Report every line in the items below that contains the string "bbox". Letter case must match.
==*==
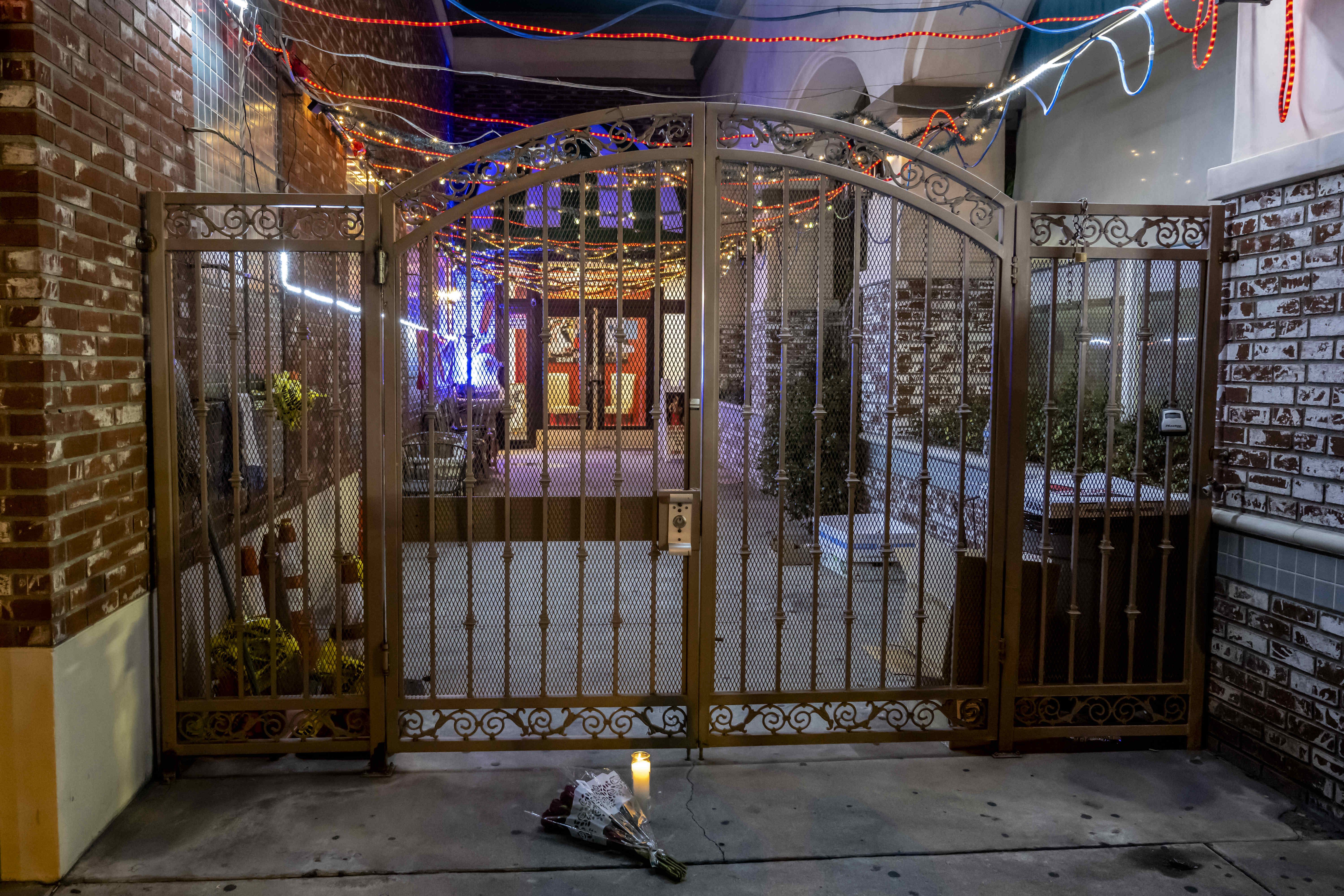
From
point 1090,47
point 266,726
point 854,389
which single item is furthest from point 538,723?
point 1090,47

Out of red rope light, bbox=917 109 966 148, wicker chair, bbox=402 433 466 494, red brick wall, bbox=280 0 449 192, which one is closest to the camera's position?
wicker chair, bbox=402 433 466 494

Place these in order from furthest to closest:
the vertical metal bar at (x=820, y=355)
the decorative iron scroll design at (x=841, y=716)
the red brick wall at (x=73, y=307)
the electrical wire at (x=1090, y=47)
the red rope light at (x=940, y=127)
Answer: the red rope light at (x=940, y=127), the electrical wire at (x=1090, y=47), the decorative iron scroll design at (x=841, y=716), the vertical metal bar at (x=820, y=355), the red brick wall at (x=73, y=307)

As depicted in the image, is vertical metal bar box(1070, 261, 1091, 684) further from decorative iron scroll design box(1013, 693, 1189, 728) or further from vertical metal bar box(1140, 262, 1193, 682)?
vertical metal bar box(1140, 262, 1193, 682)

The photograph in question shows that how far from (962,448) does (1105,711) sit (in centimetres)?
125

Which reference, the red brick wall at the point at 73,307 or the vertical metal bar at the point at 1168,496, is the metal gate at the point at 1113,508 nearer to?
the vertical metal bar at the point at 1168,496

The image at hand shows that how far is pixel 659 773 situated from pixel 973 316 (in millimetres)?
2207

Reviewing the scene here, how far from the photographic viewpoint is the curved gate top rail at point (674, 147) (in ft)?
10.4

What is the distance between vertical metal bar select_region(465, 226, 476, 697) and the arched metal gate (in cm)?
2


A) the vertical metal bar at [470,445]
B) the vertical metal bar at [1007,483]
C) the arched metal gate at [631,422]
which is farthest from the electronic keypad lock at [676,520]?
the vertical metal bar at [1007,483]

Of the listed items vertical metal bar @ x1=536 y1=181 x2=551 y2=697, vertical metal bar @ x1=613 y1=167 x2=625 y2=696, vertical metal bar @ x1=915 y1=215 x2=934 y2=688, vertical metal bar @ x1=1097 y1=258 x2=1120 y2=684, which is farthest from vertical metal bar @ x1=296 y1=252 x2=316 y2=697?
vertical metal bar @ x1=1097 y1=258 x2=1120 y2=684

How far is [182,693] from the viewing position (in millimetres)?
3168

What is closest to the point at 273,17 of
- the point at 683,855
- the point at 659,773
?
the point at 659,773

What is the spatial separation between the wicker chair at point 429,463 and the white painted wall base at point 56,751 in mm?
1131

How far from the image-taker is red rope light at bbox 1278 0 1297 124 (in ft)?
9.91
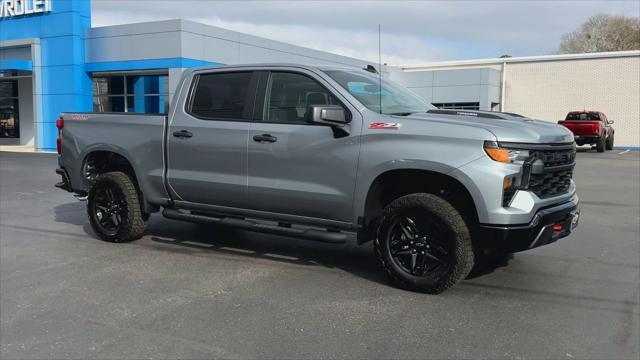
==*==
**SOLUTION TO THE PROBLEM**
Out of red rope light, bbox=917 109 966 148, wicker chair, bbox=402 433 466 494, red brick wall, bbox=280 0 449 192, which one is closest to the camera's position?
wicker chair, bbox=402 433 466 494
How far from the image-taker is red rope light at bbox 1278 0 1297 124 (in ft)?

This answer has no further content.